Альберт Борисович чуть нахмурился, вспомнив, как нагружают Таню. Затем ученый посмотрел на худого с крючковатым носом, тот стоял чуть позади остальных и пристально разглядывал Хаимовича. Профессору не понравился этот цепкий, холодный, тяжелый взгляд. Его лицо чем-то смутило ученого.
– Когда привезли, весь искусан был, едва дышал. А сейчас уже вон как огурчик, чудеса. Дай-ка на швы гляну, – Макарыч осмотрел раны и удивился, насколько быстро они заживают.
– А когда я с главным смогу поговорить? – спросил профессор, пытаясь казаться дружелюбным.
– Всему свое время, отдыхай пока. Швы сами рассосутся, снимать не понадобиться, – доктор скрестил могучие руки на груди и отступил от кровати. Через несколько секунд вся троица молча вышла на улицу.
«Консилиум у них тут что ли был. Пришли, посмотрели, ушли. Где этот хренов Ворон или Беркут или как его там?», – раздраженно размышлял Альберт Борисович. Но главный не спешил порадовать его своим визитом.
Таня пришла поздно вечером, принесла ужин и повалилась на соседнюю кровать.
– Что с тобой?

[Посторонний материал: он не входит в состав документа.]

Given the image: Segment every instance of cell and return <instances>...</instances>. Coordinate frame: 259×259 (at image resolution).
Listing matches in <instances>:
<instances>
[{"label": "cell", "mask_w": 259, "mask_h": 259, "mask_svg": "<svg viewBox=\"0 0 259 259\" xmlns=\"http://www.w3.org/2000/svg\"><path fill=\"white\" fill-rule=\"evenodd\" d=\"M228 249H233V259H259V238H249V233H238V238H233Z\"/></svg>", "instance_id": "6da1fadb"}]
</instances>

Тебе плохо? – испугался Хаимович.
– Устала очень, огород поливали, спина болит и ноги…, – тихо ответила малышка.
– Огород, огород… ясно…, а здесь много охраны? – между делом поинтересовался наставник.
– Человека два, может три, – немного поразмыслив, ответила девочка и затем добавила, – Додж так скулит в клетке, когда видит меня, я сегодня раза три к нему подходила, гладила. Его отдельно держат. Я ему рассказала, что Вы скоро поправитесь, и мы пойдем дальше, он скучает по Вам.